→ **Work required**: Reproduce the air rifle forum thread from "However, here is" up to and including "you in advance.", changing every occurrence of "small game" to "varmints".

→ **Text provided**:
__________
# best .22 for $300 or under?



## avv604 (Jul 30, 2009)

Greetings all,

After some other discussions here, I have decided that perhaps I just need to purchase a higher quality air rifle and be done with it. 
I am not a marksmen nor do I want to be.

However, here is what I am looking for. 
1. Something very accurate (of course). I found that I like plinking around. However, the Big Cat seems to not be as accurate as I once thought it would be. 
2. Great knockdown power (for small game)
3. Quality made, not cheap
4. straight barrel, not break barrel. 
5. Either a .22 or .177. I figured .22 would be better for small game.

I am looking at a few options...
This http://www.pyramydair.com/cgi-bin/model.pl?model_id=1497

Or http://www.airgundepot.com/refurbished-rws-48-177-side-lever-1100-fps.html

What are your thoughts? Ideas? 
Thank you in advance.


----------



## avv604 (Jul 30, 2009)

How about this one? 
I am not finding many reviews on the RWS 460 Magnum .22


----------



## darkgael (Feb 10, 2006)

AVV: The two links took me to guns that are .177 cal.
I was expecting .22s. The .22 is a better hunting caliber.
Definitely check out the Benjamin Discovery Air Rifle.
http://www.pyramydair.com/p/benjamin-di ... ifle.shtml


----------



## avv604 (Jul 30, 2009)
__________
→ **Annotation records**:
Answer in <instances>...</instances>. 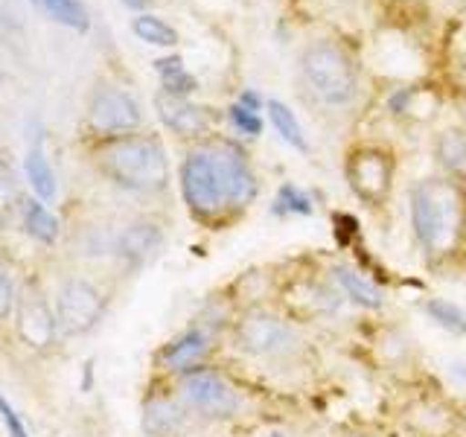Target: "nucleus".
I'll use <instances>...</instances> for the list:
<instances>
[{
  "label": "nucleus",
  "instance_id": "4468645a",
  "mask_svg": "<svg viewBox=\"0 0 466 437\" xmlns=\"http://www.w3.org/2000/svg\"><path fill=\"white\" fill-rule=\"evenodd\" d=\"M58 320L38 295H26L18 306V332L29 347H50Z\"/></svg>",
  "mask_w": 466,
  "mask_h": 437
},
{
  "label": "nucleus",
  "instance_id": "473e14b6",
  "mask_svg": "<svg viewBox=\"0 0 466 437\" xmlns=\"http://www.w3.org/2000/svg\"><path fill=\"white\" fill-rule=\"evenodd\" d=\"M262 437H291L289 432H283V429H271V432H266Z\"/></svg>",
  "mask_w": 466,
  "mask_h": 437
},
{
  "label": "nucleus",
  "instance_id": "9b49d317",
  "mask_svg": "<svg viewBox=\"0 0 466 437\" xmlns=\"http://www.w3.org/2000/svg\"><path fill=\"white\" fill-rule=\"evenodd\" d=\"M327 277L339 286L347 303L359 306L364 312H382L385 310V291L379 283H373L370 277H364L359 269H353L350 262H332L327 269Z\"/></svg>",
  "mask_w": 466,
  "mask_h": 437
},
{
  "label": "nucleus",
  "instance_id": "c85d7f7f",
  "mask_svg": "<svg viewBox=\"0 0 466 437\" xmlns=\"http://www.w3.org/2000/svg\"><path fill=\"white\" fill-rule=\"evenodd\" d=\"M0 417H4V422H6V432H9V437H26V429H24V420L18 417V412L9 405V400L6 397H0Z\"/></svg>",
  "mask_w": 466,
  "mask_h": 437
},
{
  "label": "nucleus",
  "instance_id": "a878e982",
  "mask_svg": "<svg viewBox=\"0 0 466 437\" xmlns=\"http://www.w3.org/2000/svg\"><path fill=\"white\" fill-rule=\"evenodd\" d=\"M277 216H312V198L303 193L300 187L295 184H283L277 189V198H274V208Z\"/></svg>",
  "mask_w": 466,
  "mask_h": 437
},
{
  "label": "nucleus",
  "instance_id": "aec40b11",
  "mask_svg": "<svg viewBox=\"0 0 466 437\" xmlns=\"http://www.w3.org/2000/svg\"><path fill=\"white\" fill-rule=\"evenodd\" d=\"M422 312L429 315V320L434 327L446 330L449 335H461V339L466 335V312L458 303L443 300V298H429L426 303H422Z\"/></svg>",
  "mask_w": 466,
  "mask_h": 437
},
{
  "label": "nucleus",
  "instance_id": "7c9ffc66",
  "mask_svg": "<svg viewBox=\"0 0 466 437\" xmlns=\"http://www.w3.org/2000/svg\"><path fill=\"white\" fill-rule=\"evenodd\" d=\"M15 306V289H12V280L6 277L4 266H0V318H9Z\"/></svg>",
  "mask_w": 466,
  "mask_h": 437
},
{
  "label": "nucleus",
  "instance_id": "20e7f679",
  "mask_svg": "<svg viewBox=\"0 0 466 437\" xmlns=\"http://www.w3.org/2000/svg\"><path fill=\"white\" fill-rule=\"evenodd\" d=\"M99 164L131 193H160L169 181V160L155 137H116L99 152Z\"/></svg>",
  "mask_w": 466,
  "mask_h": 437
},
{
  "label": "nucleus",
  "instance_id": "0eeeda50",
  "mask_svg": "<svg viewBox=\"0 0 466 437\" xmlns=\"http://www.w3.org/2000/svg\"><path fill=\"white\" fill-rule=\"evenodd\" d=\"M393 155L379 149V146H359L347 158V181L350 189L364 201L376 208L390 196L393 187Z\"/></svg>",
  "mask_w": 466,
  "mask_h": 437
},
{
  "label": "nucleus",
  "instance_id": "2f4dec72",
  "mask_svg": "<svg viewBox=\"0 0 466 437\" xmlns=\"http://www.w3.org/2000/svg\"><path fill=\"white\" fill-rule=\"evenodd\" d=\"M239 102H242V106H248V108H254V111H259V108H262V99H259L254 91H245V94H239Z\"/></svg>",
  "mask_w": 466,
  "mask_h": 437
},
{
  "label": "nucleus",
  "instance_id": "b1692460",
  "mask_svg": "<svg viewBox=\"0 0 466 437\" xmlns=\"http://www.w3.org/2000/svg\"><path fill=\"white\" fill-rule=\"evenodd\" d=\"M26 178L38 193V198H44V201L56 198V189H58L56 187V175H53V167L47 164V158H44L41 149H33L26 155Z\"/></svg>",
  "mask_w": 466,
  "mask_h": 437
},
{
  "label": "nucleus",
  "instance_id": "9d476101",
  "mask_svg": "<svg viewBox=\"0 0 466 437\" xmlns=\"http://www.w3.org/2000/svg\"><path fill=\"white\" fill-rule=\"evenodd\" d=\"M91 126L102 135H126L140 126V108L120 87H102L91 99Z\"/></svg>",
  "mask_w": 466,
  "mask_h": 437
},
{
  "label": "nucleus",
  "instance_id": "4be33fe9",
  "mask_svg": "<svg viewBox=\"0 0 466 437\" xmlns=\"http://www.w3.org/2000/svg\"><path fill=\"white\" fill-rule=\"evenodd\" d=\"M268 117H271V126L277 128V135H280L289 146H295L298 152H309V143H306V137H303V128L298 123L295 111H291L289 106H283L280 99H271Z\"/></svg>",
  "mask_w": 466,
  "mask_h": 437
},
{
  "label": "nucleus",
  "instance_id": "f03ea898",
  "mask_svg": "<svg viewBox=\"0 0 466 437\" xmlns=\"http://www.w3.org/2000/svg\"><path fill=\"white\" fill-rule=\"evenodd\" d=\"M411 228L420 251L446 262L466 242V196L451 178H426L411 189Z\"/></svg>",
  "mask_w": 466,
  "mask_h": 437
},
{
  "label": "nucleus",
  "instance_id": "f257e3e1",
  "mask_svg": "<svg viewBox=\"0 0 466 437\" xmlns=\"http://www.w3.org/2000/svg\"><path fill=\"white\" fill-rule=\"evenodd\" d=\"M181 193L198 222L218 225L225 216L245 210L257 198L259 184L239 146L218 140L187 155Z\"/></svg>",
  "mask_w": 466,
  "mask_h": 437
},
{
  "label": "nucleus",
  "instance_id": "f8f14e48",
  "mask_svg": "<svg viewBox=\"0 0 466 437\" xmlns=\"http://www.w3.org/2000/svg\"><path fill=\"white\" fill-rule=\"evenodd\" d=\"M210 341H213V335L204 327H189L187 332H181L178 339L160 350V364L181 376L204 361V356L210 353Z\"/></svg>",
  "mask_w": 466,
  "mask_h": 437
},
{
  "label": "nucleus",
  "instance_id": "ddd939ff",
  "mask_svg": "<svg viewBox=\"0 0 466 437\" xmlns=\"http://www.w3.org/2000/svg\"><path fill=\"white\" fill-rule=\"evenodd\" d=\"M157 114L164 120L167 128H172L181 137H201L210 131V114L208 108H198L193 102H187L181 97H157Z\"/></svg>",
  "mask_w": 466,
  "mask_h": 437
},
{
  "label": "nucleus",
  "instance_id": "423d86ee",
  "mask_svg": "<svg viewBox=\"0 0 466 437\" xmlns=\"http://www.w3.org/2000/svg\"><path fill=\"white\" fill-rule=\"evenodd\" d=\"M303 70L309 79L312 91L329 102V106H344L356 94V70L350 65L341 47H335L329 41H320L315 47L306 50Z\"/></svg>",
  "mask_w": 466,
  "mask_h": 437
},
{
  "label": "nucleus",
  "instance_id": "bb28decb",
  "mask_svg": "<svg viewBox=\"0 0 466 437\" xmlns=\"http://www.w3.org/2000/svg\"><path fill=\"white\" fill-rule=\"evenodd\" d=\"M228 117H230V123L237 126L239 135H245V137H257L259 131H262V117H259V111L242 106V102H233Z\"/></svg>",
  "mask_w": 466,
  "mask_h": 437
},
{
  "label": "nucleus",
  "instance_id": "f3484780",
  "mask_svg": "<svg viewBox=\"0 0 466 437\" xmlns=\"http://www.w3.org/2000/svg\"><path fill=\"white\" fill-rule=\"evenodd\" d=\"M160 242H164V233L157 230V225L140 222V225H131L120 237V254L131 266H143V262L160 248Z\"/></svg>",
  "mask_w": 466,
  "mask_h": 437
},
{
  "label": "nucleus",
  "instance_id": "2eb2a0df",
  "mask_svg": "<svg viewBox=\"0 0 466 437\" xmlns=\"http://www.w3.org/2000/svg\"><path fill=\"white\" fill-rule=\"evenodd\" d=\"M187 408L181 400H152L143 412V429L152 437H175L187 426Z\"/></svg>",
  "mask_w": 466,
  "mask_h": 437
},
{
  "label": "nucleus",
  "instance_id": "cd10ccee",
  "mask_svg": "<svg viewBox=\"0 0 466 437\" xmlns=\"http://www.w3.org/2000/svg\"><path fill=\"white\" fill-rule=\"evenodd\" d=\"M12 201H15V181H12V175L9 169L0 164V222L6 218L9 208H12Z\"/></svg>",
  "mask_w": 466,
  "mask_h": 437
},
{
  "label": "nucleus",
  "instance_id": "5701e85b",
  "mask_svg": "<svg viewBox=\"0 0 466 437\" xmlns=\"http://www.w3.org/2000/svg\"><path fill=\"white\" fill-rule=\"evenodd\" d=\"M24 228L38 242L58 239V218L41 201H24Z\"/></svg>",
  "mask_w": 466,
  "mask_h": 437
},
{
  "label": "nucleus",
  "instance_id": "f704fd0d",
  "mask_svg": "<svg viewBox=\"0 0 466 437\" xmlns=\"http://www.w3.org/2000/svg\"><path fill=\"white\" fill-rule=\"evenodd\" d=\"M339 437H368V434H361V432H341Z\"/></svg>",
  "mask_w": 466,
  "mask_h": 437
},
{
  "label": "nucleus",
  "instance_id": "72a5a7b5",
  "mask_svg": "<svg viewBox=\"0 0 466 437\" xmlns=\"http://www.w3.org/2000/svg\"><path fill=\"white\" fill-rule=\"evenodd\" d=\"M126 6H131V9H143L146 6V0H123Z\"/></svg>",
  "mask_w": 466,
  "mask_h": 437
},
{
  "label": "nucleus",
  "instance_id": "dca6fc26",
  "mask_svg": "<svg viewBox=\"0 0 466 437\" xmlns=\"http://www.w3.org/2000/svg\"><path fill=\"white\" fill-rule=\"evenodd\" d=\"M408 422L420 432V434H429V437H446L455 429V412L443 402H417L408 408Z\"/></svg>",
  "mask_w": 466,
  "mask_h": 437
},
{
  "label": "nucleus",
  "instance_id": "39448f33",
  "mask_svg": "<svg viewBox=\"0 0 466 437\" xmlns=\"http://www.w3.org/2000/svg\"><path fill=\"white\" fill-rule=\"evenodd\" d=\"M178 400L189 414L213 422H233L245 417L251 408L248 393L230 376H225L218 368H208V364L181 373Z\"/></svg>",
  "mask_w": 466,
  "mask_h": 437
},
{
  "label": "nucleus",
  "instance_id": "7ed1b4c3",
  "mask_svg": "<svg viewBox=\"0 0 466 437\" xmlns=\"http://www.w3.org/2000/svg\"><path fill=\"white\" fill-rule=\"evenodd\" d=\"M233 347L242 356L266 364L271 371L303 368L309 361V339L303 335L298 320L283 312H274L268 306H248L230 324Z\"/></svg>",
  "mask_w": 466,
  "mask_h": 437
},
{
  "label": "nucleus",
  "instance_id": "c756f323",
  "mask_svg": "<svg viewBox=\"0 0 466 437\" xmlns=\"http://www.w3.org/2000/svg\"><path fill=\"white\" fill-rule=\"evenodd\" d=\"M335 233H339V242L347 245L350 239H356L359 237V222H356V216H350V213H335Z\"/></svg>",
  "mask_w": 466,
  "mask_h": 437
},
{
  "label": "nucleus",
  "instance_id": "412c9836",
  "mask_svg": "<svg viewBox=\"0 0 466 437\" xmlns=\"http://www.w3.org/2000/svg\"><path fill=\"white\" fill-rule=\"evenodd\" d=\"M33 4L47 15V18H53L62 26L79 29V33H85V29L91 26V18H87V12L79 0H33Z\"/></svg>",
  "mask_w": 466,
  "mask_h": 437
},
{
  "label": "nucleus",
  "instance_id": "1a4fd4ad",
  "mask_svg": "<svg viewBox=\"0 0 466 437\" xmlns=\"http://www.w3.org/2000/svg\"><path fill=\"white\" fill-rule=\"evenodd\" d=\"M106 312V298L99 289L87 280H70L65 283L62 295H58V312L56 320L67 335H82L91 330Z\"/></svg>",
  "mask_w": 466,
  "mask_h": 437
},
{
  "label": "nucleus",
  "instance_id": "6ab92c4d",
  "mask_svg": "<svg viewBox=\"0 0 466 437\" xmlns=\"http://www.w3.org/2000/svg\"><path fill=\"white\" fill-rule=\"evenodd\" d=\"M155 67H157V76H160V82H164V91H167L169 97H181V99H187L189 94L196 91V85H198V82H196L193 73H187V67H184V62H181V56L157 58Z\"/></svg>",
  "mask_w": 466,
  "mask_h": 437
},
{
  "label": "nucleus",
  "instance_id": "393cba45",
  "mask_svg": "<svg viewBox=\"0 0 466 437\" xmlns=\"http://www.w3.org/2000/svg\"><path fill=\"white\" fill-rule=\"evenodd\" d=\"M131 29H135V36L146 44H155V47H172V44H178V33L164 24L160 18H155V15H140V18H135V24H131Z\"/></svg>",
  "mask_w": 466,
  "mask_h": 437
},
{
  "label": "nucleus",
  "instance_id": "6e6552de",
  "mask_svg": "<svg viewBox=\"0 0 466 437\" xmlns=\"http://www.w3.org/2000/svg\"><path fill=\"white\" fill-rule=\"evenodd\" d=\"M283 300H289L291 312L300 315V318H332L341 312L344 306V295L339 291V286H335L329 277H298L295 283L283 286Z\"/></svg>",
  "mask_w": 466,
  "mask_h": 437
},
{
  "label": "nucleus",
  "instance_id": "a211bd4d",
  "mask_svg": "<svg viewBox=\"0 0 466 437\" xmlns=\"http://www.w3.org/2000/svg\"><path fill=\"white\" fill-rule=\"evenodd\" d=\"M437 160L443 164V169L449 172V178L466 181V135L458 128H449L437 137L434 146Z\"/></svg>",
  "mask_w": 466,
  "mask_h": 437
}]
</instances>
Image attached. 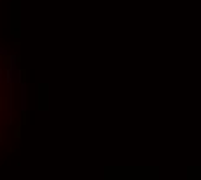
__________
→ **Task output**:
However, here is what I am looking for. 
1. Something very accurate (of course). I found that I like plinking around. However, the Big Cat seems to not be as accurate as I once thought it would be. 
2. Great knockdown power (for varmints)
3. Quality made, not cheap
4. straight barrel, not break barrel. 
5. Either a .22 or .177. I figured .22 would be better for varmints.

I am looking at a few options...
This http://www.pyramydair.com/cgi-bin/model.pl?model_id=1497

Or http://www.airgundepot.com/refurbished-rws-48-177-side-lever-1100-fps.html

What are your thoughts? Ideas? 
Thank you in advance.